La Mauritanie a tout à gagner de cette expansion de ses capacités en matière de ressources renouvelables, car elle dispose d’un énorme potentiel solaire et éolien, en plus de réserves de gaz substantielles. Les avantages ne seront peut-être pas immédiats, car il faudra plus de temps pour exploiter ce potentiel, mais ils pourraient être très importants, surtout si le pays atteint ses objectifs de porter la part des énergies renouvelables dans le bouquet énergétique à 50 % d’ici à 2030 et de développer plusieurs projets à grande échelle dans le domaine de l’hydrogène vert et de l’ammoniac.
Le Sénégal et la Mauritanie sont tournés vers l’avenir
Dans l’ensemble, le Sénégal et la Mauritanie méritent des éloges pour leur approche du développement du gaz.
Non seulement ils sont en passe de devenir deux des premiers nouveaux producteurs de gaz en Afrique à rejoindre la liste des fournisseurs de gaz de l’UE, mais ils prennent également des mesures pour optimiser l’utilisation de leurs ressources.

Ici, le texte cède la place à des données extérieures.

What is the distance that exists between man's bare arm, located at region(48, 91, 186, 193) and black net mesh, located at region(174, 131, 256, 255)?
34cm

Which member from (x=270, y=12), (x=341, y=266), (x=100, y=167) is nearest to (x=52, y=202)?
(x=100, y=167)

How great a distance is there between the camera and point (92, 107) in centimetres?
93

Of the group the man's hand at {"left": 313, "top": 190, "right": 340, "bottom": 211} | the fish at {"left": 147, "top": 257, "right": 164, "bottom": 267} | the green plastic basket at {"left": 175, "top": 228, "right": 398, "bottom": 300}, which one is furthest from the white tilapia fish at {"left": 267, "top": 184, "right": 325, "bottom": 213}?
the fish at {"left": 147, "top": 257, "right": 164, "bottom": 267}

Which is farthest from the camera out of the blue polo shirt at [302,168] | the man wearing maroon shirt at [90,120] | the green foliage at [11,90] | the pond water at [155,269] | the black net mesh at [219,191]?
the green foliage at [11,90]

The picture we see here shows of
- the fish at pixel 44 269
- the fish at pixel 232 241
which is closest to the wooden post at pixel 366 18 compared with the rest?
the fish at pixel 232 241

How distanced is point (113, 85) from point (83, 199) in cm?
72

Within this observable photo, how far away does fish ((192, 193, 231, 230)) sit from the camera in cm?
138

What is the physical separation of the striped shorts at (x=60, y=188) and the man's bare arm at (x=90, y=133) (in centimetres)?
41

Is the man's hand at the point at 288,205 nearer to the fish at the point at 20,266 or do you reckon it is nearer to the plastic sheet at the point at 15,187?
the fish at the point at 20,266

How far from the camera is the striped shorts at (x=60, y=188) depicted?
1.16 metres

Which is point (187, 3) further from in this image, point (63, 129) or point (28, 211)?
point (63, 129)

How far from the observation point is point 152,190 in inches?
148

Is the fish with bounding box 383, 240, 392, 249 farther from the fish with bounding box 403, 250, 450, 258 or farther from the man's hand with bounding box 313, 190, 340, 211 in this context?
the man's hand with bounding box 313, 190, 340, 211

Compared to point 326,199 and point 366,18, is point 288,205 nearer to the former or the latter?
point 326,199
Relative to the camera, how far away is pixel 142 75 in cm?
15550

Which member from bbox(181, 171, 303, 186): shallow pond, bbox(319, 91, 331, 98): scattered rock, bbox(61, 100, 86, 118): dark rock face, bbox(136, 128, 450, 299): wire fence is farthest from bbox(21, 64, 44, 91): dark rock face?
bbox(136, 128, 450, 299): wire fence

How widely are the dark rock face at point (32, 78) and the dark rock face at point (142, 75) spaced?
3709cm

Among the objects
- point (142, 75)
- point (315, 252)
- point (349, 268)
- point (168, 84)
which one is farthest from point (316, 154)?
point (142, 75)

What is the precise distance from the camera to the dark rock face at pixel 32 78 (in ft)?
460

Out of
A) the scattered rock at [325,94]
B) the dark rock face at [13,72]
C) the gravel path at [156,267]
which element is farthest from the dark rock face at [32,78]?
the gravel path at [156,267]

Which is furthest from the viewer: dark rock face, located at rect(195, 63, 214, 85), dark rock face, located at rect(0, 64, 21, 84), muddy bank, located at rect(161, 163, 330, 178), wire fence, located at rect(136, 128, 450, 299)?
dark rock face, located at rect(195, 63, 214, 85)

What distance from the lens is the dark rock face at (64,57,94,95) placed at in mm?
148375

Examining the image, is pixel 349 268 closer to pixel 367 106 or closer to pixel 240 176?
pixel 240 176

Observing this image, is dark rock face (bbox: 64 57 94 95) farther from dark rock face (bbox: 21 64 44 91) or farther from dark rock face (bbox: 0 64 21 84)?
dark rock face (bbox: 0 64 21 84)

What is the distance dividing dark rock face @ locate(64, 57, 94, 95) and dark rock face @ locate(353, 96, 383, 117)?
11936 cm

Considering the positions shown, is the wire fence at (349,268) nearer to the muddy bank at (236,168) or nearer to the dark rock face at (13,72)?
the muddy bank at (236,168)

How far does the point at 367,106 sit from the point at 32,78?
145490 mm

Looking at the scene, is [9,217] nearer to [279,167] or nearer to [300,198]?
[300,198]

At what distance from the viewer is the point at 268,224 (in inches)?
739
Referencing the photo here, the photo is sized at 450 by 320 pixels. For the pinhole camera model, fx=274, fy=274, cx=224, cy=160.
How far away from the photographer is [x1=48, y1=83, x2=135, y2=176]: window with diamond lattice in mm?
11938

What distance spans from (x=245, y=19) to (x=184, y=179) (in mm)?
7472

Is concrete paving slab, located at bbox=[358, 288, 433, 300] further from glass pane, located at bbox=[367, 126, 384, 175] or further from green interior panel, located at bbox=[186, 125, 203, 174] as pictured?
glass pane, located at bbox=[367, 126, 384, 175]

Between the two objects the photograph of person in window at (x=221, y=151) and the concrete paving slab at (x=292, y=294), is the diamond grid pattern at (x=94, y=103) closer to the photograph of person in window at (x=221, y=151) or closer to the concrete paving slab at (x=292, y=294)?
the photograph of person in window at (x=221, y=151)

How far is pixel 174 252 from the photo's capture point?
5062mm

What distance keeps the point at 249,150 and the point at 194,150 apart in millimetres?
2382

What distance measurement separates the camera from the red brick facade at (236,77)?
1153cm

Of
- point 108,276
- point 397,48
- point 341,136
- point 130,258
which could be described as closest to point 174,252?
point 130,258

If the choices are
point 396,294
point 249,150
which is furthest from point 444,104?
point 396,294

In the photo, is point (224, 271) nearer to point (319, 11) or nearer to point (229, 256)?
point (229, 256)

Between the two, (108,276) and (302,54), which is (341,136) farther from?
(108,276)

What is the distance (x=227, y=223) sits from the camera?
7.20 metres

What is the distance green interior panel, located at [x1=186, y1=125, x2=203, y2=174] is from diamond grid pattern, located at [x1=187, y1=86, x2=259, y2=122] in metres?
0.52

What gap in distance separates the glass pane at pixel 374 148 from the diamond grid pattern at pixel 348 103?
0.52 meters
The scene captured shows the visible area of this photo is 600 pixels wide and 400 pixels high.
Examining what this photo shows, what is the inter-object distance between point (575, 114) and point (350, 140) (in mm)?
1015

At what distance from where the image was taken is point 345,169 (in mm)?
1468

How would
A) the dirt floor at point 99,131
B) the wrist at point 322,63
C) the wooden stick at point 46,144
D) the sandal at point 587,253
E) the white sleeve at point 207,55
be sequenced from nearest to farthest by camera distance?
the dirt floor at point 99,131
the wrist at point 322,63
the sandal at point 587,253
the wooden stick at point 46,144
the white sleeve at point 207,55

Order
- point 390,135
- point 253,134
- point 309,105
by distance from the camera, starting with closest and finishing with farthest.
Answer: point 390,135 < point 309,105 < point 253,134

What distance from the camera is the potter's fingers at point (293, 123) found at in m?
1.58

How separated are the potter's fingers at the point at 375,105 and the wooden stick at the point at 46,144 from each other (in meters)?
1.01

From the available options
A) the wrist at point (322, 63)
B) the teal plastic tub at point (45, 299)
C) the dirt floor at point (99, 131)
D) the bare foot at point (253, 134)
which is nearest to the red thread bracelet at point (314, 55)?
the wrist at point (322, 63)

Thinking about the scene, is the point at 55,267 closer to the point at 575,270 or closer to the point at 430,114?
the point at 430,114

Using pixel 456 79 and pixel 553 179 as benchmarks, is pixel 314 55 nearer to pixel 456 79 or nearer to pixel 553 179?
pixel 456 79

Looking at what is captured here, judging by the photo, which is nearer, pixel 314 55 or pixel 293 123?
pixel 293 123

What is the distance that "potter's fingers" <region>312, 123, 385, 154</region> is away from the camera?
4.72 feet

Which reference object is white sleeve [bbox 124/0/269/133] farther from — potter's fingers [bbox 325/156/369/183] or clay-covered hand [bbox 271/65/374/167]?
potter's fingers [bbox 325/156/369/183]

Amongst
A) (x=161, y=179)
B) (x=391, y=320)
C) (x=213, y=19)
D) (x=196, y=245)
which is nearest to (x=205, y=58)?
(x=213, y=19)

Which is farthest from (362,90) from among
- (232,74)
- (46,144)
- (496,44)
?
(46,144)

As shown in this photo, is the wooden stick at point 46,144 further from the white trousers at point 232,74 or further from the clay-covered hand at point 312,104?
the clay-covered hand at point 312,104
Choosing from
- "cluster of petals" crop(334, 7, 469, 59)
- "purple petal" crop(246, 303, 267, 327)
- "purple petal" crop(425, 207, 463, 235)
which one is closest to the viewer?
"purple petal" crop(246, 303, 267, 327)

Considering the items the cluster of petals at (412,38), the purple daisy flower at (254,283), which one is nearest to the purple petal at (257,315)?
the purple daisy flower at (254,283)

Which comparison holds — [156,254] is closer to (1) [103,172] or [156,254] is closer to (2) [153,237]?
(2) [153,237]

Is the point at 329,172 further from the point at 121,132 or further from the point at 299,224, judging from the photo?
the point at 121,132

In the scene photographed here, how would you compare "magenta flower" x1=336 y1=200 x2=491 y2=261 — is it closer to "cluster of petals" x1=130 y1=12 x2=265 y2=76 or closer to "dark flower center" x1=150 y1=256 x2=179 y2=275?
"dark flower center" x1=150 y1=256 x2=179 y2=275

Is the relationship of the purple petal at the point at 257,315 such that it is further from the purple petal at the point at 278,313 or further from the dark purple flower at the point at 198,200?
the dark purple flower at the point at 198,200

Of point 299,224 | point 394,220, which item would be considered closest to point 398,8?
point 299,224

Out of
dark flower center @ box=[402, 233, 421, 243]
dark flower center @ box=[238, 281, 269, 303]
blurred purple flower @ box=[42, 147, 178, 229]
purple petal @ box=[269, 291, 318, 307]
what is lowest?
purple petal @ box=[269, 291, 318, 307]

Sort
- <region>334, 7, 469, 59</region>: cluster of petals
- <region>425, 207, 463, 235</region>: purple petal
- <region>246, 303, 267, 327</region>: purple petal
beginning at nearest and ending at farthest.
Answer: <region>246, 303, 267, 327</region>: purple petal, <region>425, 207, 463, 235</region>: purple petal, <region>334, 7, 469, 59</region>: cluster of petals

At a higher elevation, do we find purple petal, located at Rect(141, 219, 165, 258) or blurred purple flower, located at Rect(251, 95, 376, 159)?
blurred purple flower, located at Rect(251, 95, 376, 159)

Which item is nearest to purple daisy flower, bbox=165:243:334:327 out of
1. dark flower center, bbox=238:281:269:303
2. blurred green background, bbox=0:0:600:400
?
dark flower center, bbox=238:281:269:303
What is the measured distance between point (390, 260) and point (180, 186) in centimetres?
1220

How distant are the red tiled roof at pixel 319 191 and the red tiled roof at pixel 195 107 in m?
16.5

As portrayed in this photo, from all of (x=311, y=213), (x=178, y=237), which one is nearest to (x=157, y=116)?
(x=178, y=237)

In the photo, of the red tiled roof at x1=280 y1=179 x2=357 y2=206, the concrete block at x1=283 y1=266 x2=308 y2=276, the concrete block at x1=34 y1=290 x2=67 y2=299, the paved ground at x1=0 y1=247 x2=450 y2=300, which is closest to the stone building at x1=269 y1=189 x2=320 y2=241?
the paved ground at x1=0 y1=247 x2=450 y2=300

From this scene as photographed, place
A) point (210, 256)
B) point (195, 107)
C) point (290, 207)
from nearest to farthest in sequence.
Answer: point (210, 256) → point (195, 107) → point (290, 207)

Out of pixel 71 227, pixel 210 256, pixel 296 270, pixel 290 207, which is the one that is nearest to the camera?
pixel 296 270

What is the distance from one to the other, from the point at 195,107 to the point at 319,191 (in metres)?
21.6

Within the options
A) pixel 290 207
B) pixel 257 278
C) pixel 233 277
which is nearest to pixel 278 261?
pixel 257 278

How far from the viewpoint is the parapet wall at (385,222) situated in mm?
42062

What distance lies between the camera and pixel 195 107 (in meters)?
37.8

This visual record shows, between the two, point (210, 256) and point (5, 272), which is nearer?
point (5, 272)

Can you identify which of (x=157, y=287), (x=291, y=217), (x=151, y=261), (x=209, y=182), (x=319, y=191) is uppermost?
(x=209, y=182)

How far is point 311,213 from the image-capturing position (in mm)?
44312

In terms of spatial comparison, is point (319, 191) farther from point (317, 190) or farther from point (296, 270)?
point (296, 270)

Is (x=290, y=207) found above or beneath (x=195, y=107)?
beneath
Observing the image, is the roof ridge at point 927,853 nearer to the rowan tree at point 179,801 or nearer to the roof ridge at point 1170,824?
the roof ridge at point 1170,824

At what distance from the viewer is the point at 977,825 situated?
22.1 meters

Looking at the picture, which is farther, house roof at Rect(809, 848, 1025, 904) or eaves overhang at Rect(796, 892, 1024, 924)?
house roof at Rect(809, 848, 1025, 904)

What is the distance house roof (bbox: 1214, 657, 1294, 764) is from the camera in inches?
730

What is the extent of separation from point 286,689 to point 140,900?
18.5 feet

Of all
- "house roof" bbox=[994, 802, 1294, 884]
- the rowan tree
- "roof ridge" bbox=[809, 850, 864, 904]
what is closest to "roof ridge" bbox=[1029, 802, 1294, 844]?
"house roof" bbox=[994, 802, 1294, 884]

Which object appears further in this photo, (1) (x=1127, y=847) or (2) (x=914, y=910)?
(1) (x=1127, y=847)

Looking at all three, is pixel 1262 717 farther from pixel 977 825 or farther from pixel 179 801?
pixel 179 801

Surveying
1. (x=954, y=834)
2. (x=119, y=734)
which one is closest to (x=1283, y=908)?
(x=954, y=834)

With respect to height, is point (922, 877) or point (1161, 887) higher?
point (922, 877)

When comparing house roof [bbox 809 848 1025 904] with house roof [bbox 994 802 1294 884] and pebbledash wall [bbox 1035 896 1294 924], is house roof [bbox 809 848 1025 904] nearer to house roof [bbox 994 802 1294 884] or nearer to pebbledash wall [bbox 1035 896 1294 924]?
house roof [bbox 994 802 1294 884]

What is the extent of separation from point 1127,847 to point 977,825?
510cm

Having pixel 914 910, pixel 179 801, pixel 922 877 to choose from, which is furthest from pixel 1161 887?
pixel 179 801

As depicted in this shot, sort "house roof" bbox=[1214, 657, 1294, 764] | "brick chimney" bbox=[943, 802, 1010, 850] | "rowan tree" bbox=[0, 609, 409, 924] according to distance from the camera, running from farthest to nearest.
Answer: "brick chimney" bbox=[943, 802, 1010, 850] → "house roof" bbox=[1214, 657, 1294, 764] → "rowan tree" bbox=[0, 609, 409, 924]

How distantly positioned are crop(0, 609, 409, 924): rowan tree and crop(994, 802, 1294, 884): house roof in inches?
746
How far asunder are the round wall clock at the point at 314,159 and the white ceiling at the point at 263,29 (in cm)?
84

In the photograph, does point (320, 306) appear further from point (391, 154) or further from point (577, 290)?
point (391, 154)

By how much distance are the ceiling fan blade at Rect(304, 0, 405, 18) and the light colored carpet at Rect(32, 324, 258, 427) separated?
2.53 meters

Ils prévoient d’utiliser leur gaz pour produire de l’électricité pour le marché intérieur, et pas seulement pour gagner des dollars sur le marché d’exportation.
Ils profitent de la flexibilité inhérente aux nouvelles technologies offertes par des partenaires étrangers tels que l’ENF.
Et ils pensent à l’avenir – à ce qui se passera lorsque le monde passera du gaz aux énergies renouvelables. Et pour cela, l’AEC les félicite.